The legislation, prompted in part by the graying of California's mushrooming prison population, establishes in law firm procedures for the "compassionate release" of terminally ill inmates, and for the first time mandates that courts act quickly on the requests of the dying.

From 1991 through 1994, prison officials recommended compassionate release for 124 inmates, and the courts granted it in 87 cases. More recent figures are not available.

"Compassionate release is not a high priority for the court system or the judges," said Judy Greenspan, director of the HIV/AIDS prison project for Catholic Charities. "The delays in the compassionate release process never really fail to amaze me."

The measure was sponsored by Assemblyman Antonio Villaraigosa (D-Los Angeles), whose interest in the issue was sparked by the case of a terminally ill inmate who was never released even though he was in a vegetative state.

His care in the final six months of life ultimately cost the state $888,709, including more than $200,000 for armed correctional officers while he lay immobile in a Marin County hospital.

"It just doesn't make sense," said Villaraigosa, "to keep somebody on a 24-hour watch when you can do something that will cut costs and is more humane to these people."

The legislation comes as California's three-strikes law is putting more people in prison and keeping them longer than ever before.
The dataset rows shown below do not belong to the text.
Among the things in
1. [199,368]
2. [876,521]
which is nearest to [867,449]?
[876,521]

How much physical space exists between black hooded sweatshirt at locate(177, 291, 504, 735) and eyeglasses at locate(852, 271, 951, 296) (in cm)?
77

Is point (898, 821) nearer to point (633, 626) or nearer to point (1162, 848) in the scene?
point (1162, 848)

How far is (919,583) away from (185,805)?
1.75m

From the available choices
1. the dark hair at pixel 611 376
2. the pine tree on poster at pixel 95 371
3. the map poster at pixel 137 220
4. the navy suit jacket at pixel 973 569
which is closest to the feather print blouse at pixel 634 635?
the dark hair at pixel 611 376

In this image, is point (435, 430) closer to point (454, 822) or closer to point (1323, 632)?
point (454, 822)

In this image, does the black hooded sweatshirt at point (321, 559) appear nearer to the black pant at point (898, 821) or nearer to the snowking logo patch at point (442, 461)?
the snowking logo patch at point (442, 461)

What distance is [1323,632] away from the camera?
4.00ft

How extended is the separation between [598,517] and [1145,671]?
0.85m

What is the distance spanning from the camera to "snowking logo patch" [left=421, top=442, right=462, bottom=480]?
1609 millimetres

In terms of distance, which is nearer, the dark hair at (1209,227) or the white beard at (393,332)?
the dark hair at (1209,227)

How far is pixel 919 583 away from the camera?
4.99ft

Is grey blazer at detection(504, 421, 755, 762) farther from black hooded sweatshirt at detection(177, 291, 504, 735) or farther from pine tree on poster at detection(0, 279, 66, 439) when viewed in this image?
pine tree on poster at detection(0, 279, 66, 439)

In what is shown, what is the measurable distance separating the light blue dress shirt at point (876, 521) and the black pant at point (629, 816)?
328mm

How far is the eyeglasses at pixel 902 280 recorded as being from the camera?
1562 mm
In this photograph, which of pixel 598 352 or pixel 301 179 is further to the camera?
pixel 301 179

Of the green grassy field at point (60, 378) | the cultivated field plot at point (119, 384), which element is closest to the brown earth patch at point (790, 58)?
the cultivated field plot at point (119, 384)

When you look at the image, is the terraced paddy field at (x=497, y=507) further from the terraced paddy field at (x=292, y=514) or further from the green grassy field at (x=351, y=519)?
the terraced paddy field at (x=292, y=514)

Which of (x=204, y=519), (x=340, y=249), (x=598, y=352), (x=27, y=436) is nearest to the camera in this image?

As the prison population ages, the system will have to cope more and more with the health problems of the elderly and the terminally ill.

It also coincides with the increase among prisoners of the deadly AIDS virus.

The bill has been passed by both the Assembly and the state Senate by wide margins and is scheduled to be taken up again next week by the Assembly before it moves to the governor's desk.

Gov. Pete Wilson has vetoed two similar bills in previous years, but Villaraigosa said he is confident that the current bill has addressed Wilson's objections.

However, Wilson press secretary Sean Walsh said Tuesday, "We still will have to review it in final form."

Villaraigosa said the bill has gotten widespread support from lawmakers not only because of its humane aspects but also because it has the potential to cut state costs.

The state spends $21,000 a year to incarcerate a healthy inmate, but for the terminally ill the cost is more than $75,000. If dying inmates are released, the cost of care is considerably less because they no longer need to be guarded and because most will qualify for Medi-Cal, the federal-state program that provides medical care for the poor.

Ernest Eady, the Orange County attorney who represented Lopez, said that, with the passage of the three-strikes law, older inmates are going to become increasingly common in the prison system and that prison costs will skyrocket as a result.

"You take a guy who's 45 years old, commits his third offense and now with three strikes he gets a 25-to-life sentence," Eady said. "That means he will still be in prison when he's 65. And guys that age who are in prison usually haven't been taking real good care of themselves. . . . When they get to be 50 or 60, they're a mess."

The California Department of Corrections, which has taken a neutral position on the legislation, passed its own regulations years ago establishing procedures for wardens to request the release of terminally ill inmates. But Greenspan of the AIDS prison project said that use of those regulations varies from prison to prison and that, even when they are used, the courts often don't act quickly.

"When an inmate is judged by a prison doctor to have six months to live and it takes three months for the court to act, that doesn't give them much time," she said.